START

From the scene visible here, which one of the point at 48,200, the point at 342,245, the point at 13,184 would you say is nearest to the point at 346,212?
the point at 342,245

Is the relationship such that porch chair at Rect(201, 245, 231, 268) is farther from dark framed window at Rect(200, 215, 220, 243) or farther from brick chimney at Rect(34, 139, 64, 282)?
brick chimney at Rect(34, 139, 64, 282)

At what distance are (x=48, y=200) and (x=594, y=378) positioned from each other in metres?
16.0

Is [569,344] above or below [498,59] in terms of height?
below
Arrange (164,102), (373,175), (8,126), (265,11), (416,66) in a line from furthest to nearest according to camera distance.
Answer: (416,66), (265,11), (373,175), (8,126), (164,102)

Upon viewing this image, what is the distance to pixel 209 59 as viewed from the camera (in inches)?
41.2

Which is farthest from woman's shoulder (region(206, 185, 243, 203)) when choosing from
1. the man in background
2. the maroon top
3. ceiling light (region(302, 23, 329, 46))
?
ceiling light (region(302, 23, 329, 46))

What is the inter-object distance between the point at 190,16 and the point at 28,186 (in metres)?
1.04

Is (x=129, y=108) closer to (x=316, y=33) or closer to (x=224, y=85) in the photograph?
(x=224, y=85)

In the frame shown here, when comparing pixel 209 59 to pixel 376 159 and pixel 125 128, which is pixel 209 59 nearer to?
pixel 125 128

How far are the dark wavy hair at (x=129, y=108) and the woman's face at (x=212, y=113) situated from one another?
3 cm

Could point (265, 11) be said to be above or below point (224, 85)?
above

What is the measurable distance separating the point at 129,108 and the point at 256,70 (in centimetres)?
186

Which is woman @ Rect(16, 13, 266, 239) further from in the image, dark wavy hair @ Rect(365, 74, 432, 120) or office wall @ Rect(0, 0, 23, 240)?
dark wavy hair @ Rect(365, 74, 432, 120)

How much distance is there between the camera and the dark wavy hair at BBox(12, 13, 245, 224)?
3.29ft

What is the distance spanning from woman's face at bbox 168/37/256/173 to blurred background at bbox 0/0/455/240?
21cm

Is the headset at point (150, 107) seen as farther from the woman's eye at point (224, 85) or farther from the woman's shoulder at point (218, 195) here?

END

- SET EXERCISE -
Reproduce every item from the line containing "Is the relationship" down to the line containing "Answer: (416,66), (265,11), (373,175), (8,126), (164,102)", with both of those lines included and nothing else added.

- RESULT FOR THIS EXERCISE -
Is the relationship such that porch chair at Rect(201, 245, 231, 268) is farther from dark framed window at Rect(200, 215, 220, 243) or farther from brick chimney at Rect(34, 139, 64, 282)?
brick chimney at Rect(34, 139, 64, 282)

At what distance are (x=48, y=200) and (x=594, y=378) positioned from each other in metres?
16.0

Is [569,344] above or below [498,59] in terms of height?
below
Arrange (164,102), (373,175), (8,126), (265,11), (416,66) in a line from furthest to nearest according to camera distance.
Answer: (416,66), (265,11), (373,175), (8,126), (164,102)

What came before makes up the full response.